When IBM announced it was going to offer Linux on its mainframe and midrange servers last year, many observers...
saw it as a win-win situation. For Linux users, Big Blue's announcement helped legitimize the ultra-trendy Unix cousin. For IBM AS/400 and S/390 loyalists, the prospect of Linux on their venerable box offers hope for the future of the machine. And, for IBM, there is the prospect that Linux will help bolster the image of its traditional mainframe and midrange systems, which have been experiencing sluggish sales.
IBM is serious about Linux on its systems. So serious, in fact, that it announced last week that it would sweetened the mainframe pricing for Linux Pricing deals in an effort to reduce the obstacles for using Linux on traditional computers, including the S/390.
Earlier this year, Linux was ported to the S/390. Now, it's the AS/400's turn. By early next year, IBM says Linux will be available on the AS/400. As IBM gears up to deploy Linux for the midrange system, AS/400 users are anxiously awaiting its arrival and hoping it's everything IBM says it will be.
Search400.com's assistant news editor Edward Hurley talked to Tim Alpers, a system software product manager for the AS/400 and Dave Boutcher, a senior member of the technical staff working on bringing Linux to the AS/400, about IBM's Linux strategy.
Search400.com:What is the status of putting Linux on the AS/400?
Alpers: We have a team in Rochester [Minn.] working on Linux for the 400. We should be ready to have a technical demonstration by the end of the year. It should be on the market sometime in 2001.

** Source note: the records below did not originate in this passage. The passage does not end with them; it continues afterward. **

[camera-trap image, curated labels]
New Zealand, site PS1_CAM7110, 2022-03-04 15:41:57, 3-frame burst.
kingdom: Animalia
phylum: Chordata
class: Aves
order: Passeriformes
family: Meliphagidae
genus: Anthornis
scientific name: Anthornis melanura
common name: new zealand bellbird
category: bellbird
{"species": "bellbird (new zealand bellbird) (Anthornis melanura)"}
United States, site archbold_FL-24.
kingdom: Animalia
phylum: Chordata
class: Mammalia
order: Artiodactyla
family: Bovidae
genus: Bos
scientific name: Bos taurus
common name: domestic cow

Search400.com:How will a user go about getting the Linux operating system for their AS/400?
Boutcher: It's our point of view here at IBM to have a big stake in Linux by contributing to R&D. But we're relying on SuSE, Red Hat and others (to provide software and applications.) We want it so a user can get, say Red Hat, open the package and install the CD onto the AS/400. To make it so Linux can run on the 400, we are making some changes to OS/400, the box's operating system, so it can run something other than the native operating system. Users will be able to add a partition to their system so they can run Linux. We are also working on Linux so there will be a match. We will contribute those solutions back to the open source community like we did with the S/390.

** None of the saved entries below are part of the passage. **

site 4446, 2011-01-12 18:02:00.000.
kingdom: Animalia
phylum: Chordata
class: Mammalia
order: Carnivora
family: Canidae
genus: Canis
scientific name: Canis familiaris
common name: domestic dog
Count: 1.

Search400.com:What advantages will users see in running Linux on the AS/400?
Alpers: There are a rich source of applications for the 400 (Java VM, Domino and Netfinity server) and adding Linux would add another arrow to the quiver. The key strength of the 400 is its ability to hand multiple workloads.
Boutcher: Users would also have access to all the applications that run on Linux with the Power PC. From Day One there will be a wealth of applications for their use.
Search400.com:Conversely, are there any disadvantages of running Linux on the AS/400?
Alpers: I can't see a customer installing just Linux. The real benefit of Linux is the synergies of the other applications on the system and strength of multiple workloads. If someone wants just Linux, then we would steer them toward a RS/6000 or a Netfinity because they're geared more toward Linux applications.
Search400.com:Who do you think will be the typical Linux-on-AS/400 user? Will it be a niche market for certain specialized applications? Do you think it will bring in new users?
Boutcher: We have a large, strong base on the 400. Linux will help them extend their core business (what they use the AS/400 for) whether it's with payroll, distribution or accounts payable. Call it business-to-business or business-to-consumer, they have to make that extension. (As opposed to getting a new system) there are big advantages to expanding the 400 including savings in terms of time and cost.
Search400.com:How does Linux-on-AS/400 fit into the larger marketing plan for the operating system?
Alpers: I see a strong future with Linux and IBM. A lot of our customers are already using Linux. If you look inside IBM, you would be hard pressed to find any section from global services to storage to personal services, not exploring Linux.